Alas, Loaded Guns (Colpo in canna, “Shot in the Barrel,” 1975) is miserably bad, so bad even the frequent nudity of Andress and her undeniably fabulous body can’t save it. The movie isn’t at all what the above description suggests. Opening with sprightly music and a cartoony font in its main title design, I was surprised to discover this was a comedy, at least it was intended as one, sort of Confessions of a Stewardess but with the mindset of Franco and Ciccio slapstick.
Criminally overlong at 96 minutes, the thin plot concerns airline stewardess Nora Green (Andress), who during a stopover in Naples, is asked to deliver a letter to Silvera (Woody Strode), who happens to be one of two rival gangsters fighting for control of the city’s drug trade. The message is a threat of some kind from “the American,” a hitman so mysterious no one that has seen his face has ever lived. Silvera, thinking Nora is in cahoots with the American, has his thugs beat her ruthlessly, punching her in the gut until she’s unconscious and then dump her on the sidewalk. I told you—a million laughs, this.

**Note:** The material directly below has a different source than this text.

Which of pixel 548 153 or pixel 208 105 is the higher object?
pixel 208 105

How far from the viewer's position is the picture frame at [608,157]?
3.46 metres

Then again, Silvera’s thugs couldn’t have beaten her too badly, because after stranger Manuel (Marc Porel) takes her to his home to recover, in no time she strips to her underwear, and shows no signs of bruising. Indeed, despite the severity of the beating, Nora is curiously unconcerned that Silvera’s men, or the American, or gangsters from a rival gang headed by Don Calò (Aldo Giuffrè) might come looking for her which, of course, they do.
It’s easy to differentiate a great film from a poor one: in great films, every scene has a point. (And, in many of the greatest films, every shot has a point.) At the other end of this spectrum are movies like Loaded Guns, which is overrun with scenes that have no point at all. The plot barely exists, so it jerks along at an excruciatingly slow pace from one slapstick chase to another, from one nude scene with Andress to the next. In between is endless filler, shots of Andress walking across the street, methodically changing her costumes, dull scenes of Alpha Romeros and Fiats chasing one another, etc. Director di Leo is no Lubitsch; he’s not even William Asher, whose slapstick climaxes to AIP’s Beach Party movies this resembles.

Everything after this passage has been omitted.